# Needed-New Greenville, SC Route-60+ Miles



## RMXCKSU (May 15, 2007)

I'm pretty new to the Greenville area and I'm looking for a route that is 60+ miles. I've ridden the Bakery Run so many times that my bike no longer needs me for it. I typically ride out of Tigerville and I realize I could do it out of Furman and get the miles I need. The big "but" is that I don't know the route out of Furman. If anybody can post me a que sheet that would be great. Frankly though I would like to know the route to Ceasars Head since I have yet to ride up that way...a que sheet would be great for that as well.

I can post my email is somebody wants to send me something or would like to converse outside of this forum.

And yes, I'm aware of some of the sites that supposedly have the routes posted but I'd prefer to get it from somebody and not have to take the time to analyze exactly where this and that turn was made (yes, I'm lazy and short on time so I'm asking somebody else to do the work for me. I'll call it delegation). I also figure I can get some advice on this and that and where to get water/drink/food on the ride. And finally, the bike shops I've been to don't have what I'm looking for...or simply the right person there at the right time to talk to and I can't continue to keep hoping I stop in at the right time.

Alright, help away... Thanks!


----------



## mtpisgah (Jan 28, 2004)

*q-sheets*

Check the Freewheers and Spinners website, they have most of the routes listed. Also, most of the routes are marked with symbols so it makes it a little easier to follow. You need to do some of the work for yourself, you can't just expect people to do post all of the routes here for you when they can be found on various sites. Go to some of the club meetings and meet people, find someone that rides at your pace and ride with them.


----------



## cyclefiend2000 (Nov 14, 2005)

are you looking for a caesar's head route outta furman or from tigerville?


----------



## RMXCKSU (May 15, 2007)

First and foremost, thanks for being cordial!!

Either Furman or Tigerville are fine.

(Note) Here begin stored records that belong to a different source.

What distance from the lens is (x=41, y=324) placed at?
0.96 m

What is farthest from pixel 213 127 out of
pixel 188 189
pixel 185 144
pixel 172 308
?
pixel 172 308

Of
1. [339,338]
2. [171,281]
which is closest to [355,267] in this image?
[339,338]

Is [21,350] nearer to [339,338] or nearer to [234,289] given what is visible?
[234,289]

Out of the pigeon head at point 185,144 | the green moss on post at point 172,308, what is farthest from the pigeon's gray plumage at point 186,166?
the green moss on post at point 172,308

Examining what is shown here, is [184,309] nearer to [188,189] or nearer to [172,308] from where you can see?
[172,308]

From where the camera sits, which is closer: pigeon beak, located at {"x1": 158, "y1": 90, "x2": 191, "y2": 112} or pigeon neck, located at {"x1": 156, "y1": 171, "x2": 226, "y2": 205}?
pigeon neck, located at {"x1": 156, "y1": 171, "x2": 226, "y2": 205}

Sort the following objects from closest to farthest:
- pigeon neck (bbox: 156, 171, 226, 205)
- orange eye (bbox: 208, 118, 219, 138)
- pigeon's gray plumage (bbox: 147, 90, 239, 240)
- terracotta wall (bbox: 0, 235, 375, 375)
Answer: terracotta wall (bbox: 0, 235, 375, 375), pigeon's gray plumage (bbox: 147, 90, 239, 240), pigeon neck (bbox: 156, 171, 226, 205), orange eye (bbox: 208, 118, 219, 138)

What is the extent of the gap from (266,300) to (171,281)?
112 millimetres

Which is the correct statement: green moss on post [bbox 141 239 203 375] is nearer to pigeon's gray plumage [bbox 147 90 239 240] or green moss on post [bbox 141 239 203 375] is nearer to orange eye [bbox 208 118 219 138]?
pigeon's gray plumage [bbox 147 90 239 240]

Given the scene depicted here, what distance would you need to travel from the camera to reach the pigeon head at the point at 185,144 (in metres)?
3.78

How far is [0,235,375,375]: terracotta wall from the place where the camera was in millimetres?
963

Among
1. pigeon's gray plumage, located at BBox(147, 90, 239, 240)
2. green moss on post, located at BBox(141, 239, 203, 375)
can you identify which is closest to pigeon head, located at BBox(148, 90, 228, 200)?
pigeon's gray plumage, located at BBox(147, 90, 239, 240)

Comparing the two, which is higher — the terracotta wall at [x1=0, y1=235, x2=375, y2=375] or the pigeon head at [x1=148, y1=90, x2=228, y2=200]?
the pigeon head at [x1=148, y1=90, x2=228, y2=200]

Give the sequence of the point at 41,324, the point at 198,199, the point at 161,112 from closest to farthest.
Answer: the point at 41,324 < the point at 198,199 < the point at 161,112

I've ridden out of Tigerville multiple times for the 
"Bakery Run" so I know that area a bit. If I'm being picky, something out of Furman would be preferable simply for new scenery.

And one more question; do some people simply start riding where Hwy 11 and 276 split to go up to Ceasars Head? I've seen a few cars parked down there before (and a couple riders going up) after I came down with my car from mtb'ing Dupont. Just curious.

Thanks again!


----------



## Cannon Ball (Dec 29, 2005)

You can park at the intersection of Hwy 8 and 288(Pumpkintown). Ride Hwy 8 north over Hwy 11 and on to 276. This is a safer bet then riding Hwy 11/276 from Echo Valley.


----------



## cyclefiend2000 (Nov 14, 2005)

i agree with cannon ball about where to park if you just want to ride caesar's head. 

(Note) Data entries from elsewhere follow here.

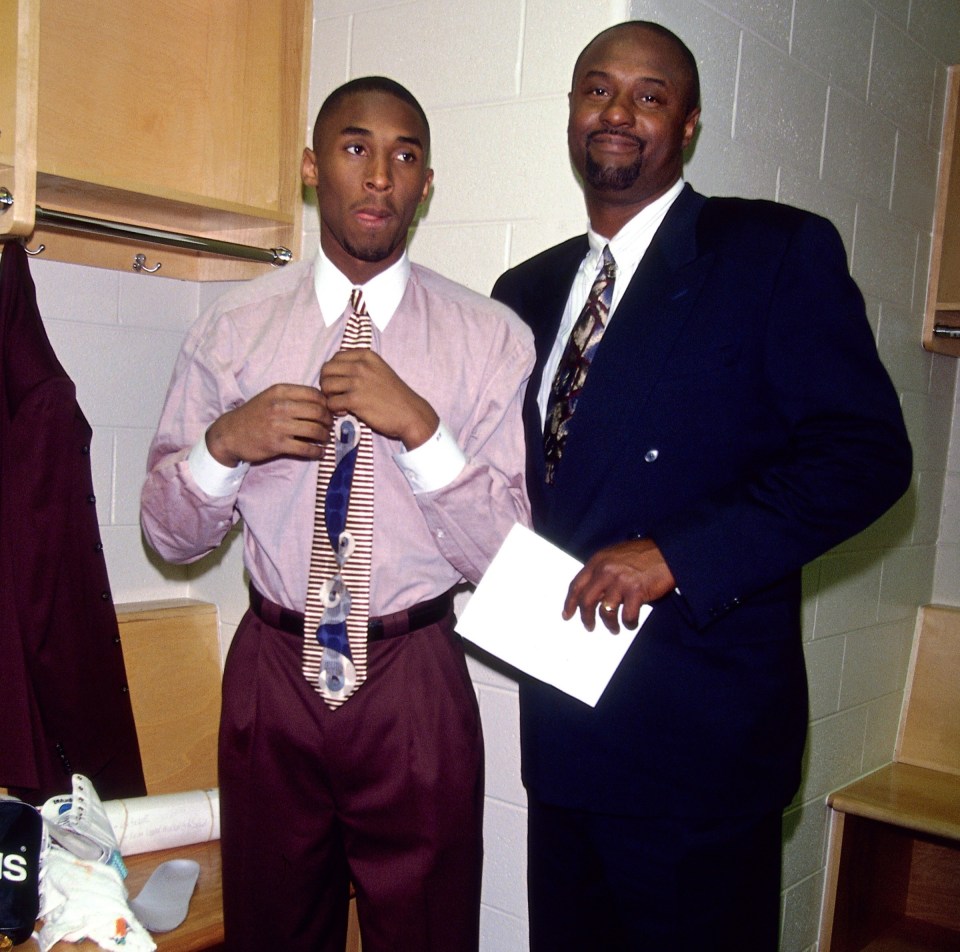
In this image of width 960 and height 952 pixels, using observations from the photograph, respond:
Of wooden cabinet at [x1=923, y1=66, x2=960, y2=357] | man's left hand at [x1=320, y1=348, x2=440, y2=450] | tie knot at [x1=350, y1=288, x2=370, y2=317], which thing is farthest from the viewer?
wooden cabinet at [x1=923, y1=66, x2=960, y2=357]

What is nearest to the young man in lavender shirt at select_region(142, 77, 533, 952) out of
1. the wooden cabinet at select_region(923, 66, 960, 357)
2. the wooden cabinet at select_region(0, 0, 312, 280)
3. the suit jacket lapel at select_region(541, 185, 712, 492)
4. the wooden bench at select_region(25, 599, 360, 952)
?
the suit jacket lapel at select_region(541, 185, 712, 492)

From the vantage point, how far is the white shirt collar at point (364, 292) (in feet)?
4.98

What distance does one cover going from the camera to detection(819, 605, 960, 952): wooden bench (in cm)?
266

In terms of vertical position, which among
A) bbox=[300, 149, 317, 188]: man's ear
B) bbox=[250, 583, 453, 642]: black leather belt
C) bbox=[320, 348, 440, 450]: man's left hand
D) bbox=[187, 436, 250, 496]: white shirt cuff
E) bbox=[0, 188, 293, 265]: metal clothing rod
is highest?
bbox=[300, 149, 317, 188]: man's ear

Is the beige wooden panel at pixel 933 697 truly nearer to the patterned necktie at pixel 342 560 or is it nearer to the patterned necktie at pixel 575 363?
the patterned necktie at pixel 575 363

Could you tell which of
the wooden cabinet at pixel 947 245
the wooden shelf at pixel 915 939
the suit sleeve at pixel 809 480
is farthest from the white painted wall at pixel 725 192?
the suit sleeve at pixel 809 480

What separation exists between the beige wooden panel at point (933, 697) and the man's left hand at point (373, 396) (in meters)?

i will have to look at a map to get all the turns, but i would rather ride from furman and get a few miles in my legs before tackling caesar's head. my route stays off of the main hwys as much as possible.

go out furman back gate onto roe ford rd. cross hwy 25... cross old white horse (roe ford turns into new mcelhaney)
turn right onto old hunts bridge
turn right onto hunts bridge
there will be a fork in the road.. make sure to stay on hunts bridge
cross 186 (earl's bridge) (turns into owings rd)
turn right onto pace bridge rd
stay on pace bridge all the way to sc 288 (pumpkintown rd). 
turn right onto pumpkintown rd. and then almost immediately left onto marked beech rd.
turn left onto moody bridge rd.
turn right onto pleasant grove rd.
turn right onto hwy 11 ... then it is a short distance to hwy 8... turn left onto hwy 8.

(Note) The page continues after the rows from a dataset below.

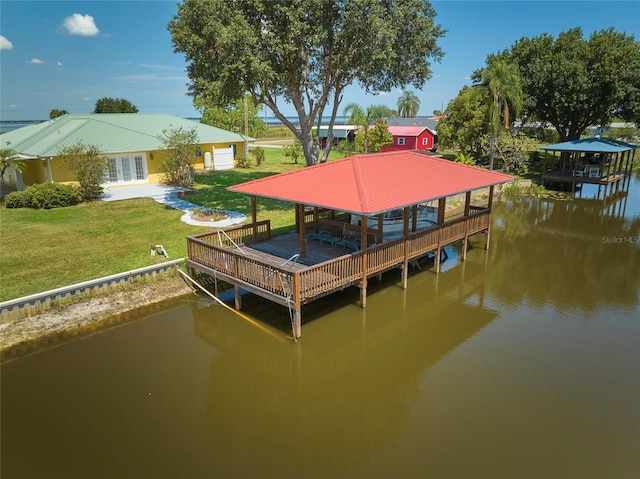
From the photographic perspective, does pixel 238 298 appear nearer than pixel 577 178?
Yes

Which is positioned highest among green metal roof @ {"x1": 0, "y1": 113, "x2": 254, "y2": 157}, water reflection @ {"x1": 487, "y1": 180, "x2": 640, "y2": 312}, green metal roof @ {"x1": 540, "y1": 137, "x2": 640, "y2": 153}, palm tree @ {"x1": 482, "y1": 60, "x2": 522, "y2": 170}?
palm tree @ {"x1": 482, "y1": 60, "x2": 522, "y2": 170}

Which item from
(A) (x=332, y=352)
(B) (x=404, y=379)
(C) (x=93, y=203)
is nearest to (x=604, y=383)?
(B) (x=404, y=379)

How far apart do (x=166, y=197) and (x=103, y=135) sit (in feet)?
22.6

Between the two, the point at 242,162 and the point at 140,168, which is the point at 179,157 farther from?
the point at 242,162

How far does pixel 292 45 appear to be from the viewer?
18.4 m

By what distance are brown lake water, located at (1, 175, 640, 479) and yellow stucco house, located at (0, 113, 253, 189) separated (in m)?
15.6

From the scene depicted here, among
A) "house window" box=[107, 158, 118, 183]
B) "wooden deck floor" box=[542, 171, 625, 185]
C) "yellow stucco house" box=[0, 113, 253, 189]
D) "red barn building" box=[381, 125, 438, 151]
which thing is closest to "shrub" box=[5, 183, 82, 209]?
"yellow stucco house" box=[0, 113, 253, 189]

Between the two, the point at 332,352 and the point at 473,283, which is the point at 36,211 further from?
the point at 473,283

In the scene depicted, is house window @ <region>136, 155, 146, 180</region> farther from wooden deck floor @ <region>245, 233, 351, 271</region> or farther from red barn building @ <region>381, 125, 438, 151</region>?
red barn building @ <region>381, 125, 438, 151</region>

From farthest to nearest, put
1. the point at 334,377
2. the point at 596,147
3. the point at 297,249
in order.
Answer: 1. the point at 596,147
2. the point at 297,249
3. the point at 334,377

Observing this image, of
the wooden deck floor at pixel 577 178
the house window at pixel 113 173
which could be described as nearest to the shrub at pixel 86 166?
the house window at pixel 113 173

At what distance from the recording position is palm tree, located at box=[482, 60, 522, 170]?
101 ft

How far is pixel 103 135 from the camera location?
26094 mm

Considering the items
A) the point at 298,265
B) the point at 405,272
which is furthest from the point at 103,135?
the point at 405,272
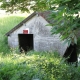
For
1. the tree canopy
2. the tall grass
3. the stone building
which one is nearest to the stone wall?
the stone building

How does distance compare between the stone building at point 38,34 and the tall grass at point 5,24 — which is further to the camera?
the tall grass at point 5,24

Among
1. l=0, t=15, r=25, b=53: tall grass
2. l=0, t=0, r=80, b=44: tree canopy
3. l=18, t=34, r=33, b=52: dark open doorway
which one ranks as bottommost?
l=18, t=34, r=33, b=52: dark open doorway

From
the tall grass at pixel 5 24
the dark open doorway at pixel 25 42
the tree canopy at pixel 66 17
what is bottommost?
the dark open doorway at pixel 25 42

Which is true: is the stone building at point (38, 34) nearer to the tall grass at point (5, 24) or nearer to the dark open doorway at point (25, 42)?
the dark open doorway at point (25, 42)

this is the start of the caesar's head mtn. 

if you are feeling adventurous, i can give you a route to get from the top of caesar's head to old hwy 25 in flat rock and make it about a 95 mile loop back to furman.

there is a decent route from say north greenville college or lake robinson to caesar's head that is pretty good too.

all my rd names came from google map so you may want to drive the route once before riding it. i know the turns by land marks so that is my only caveat.


----------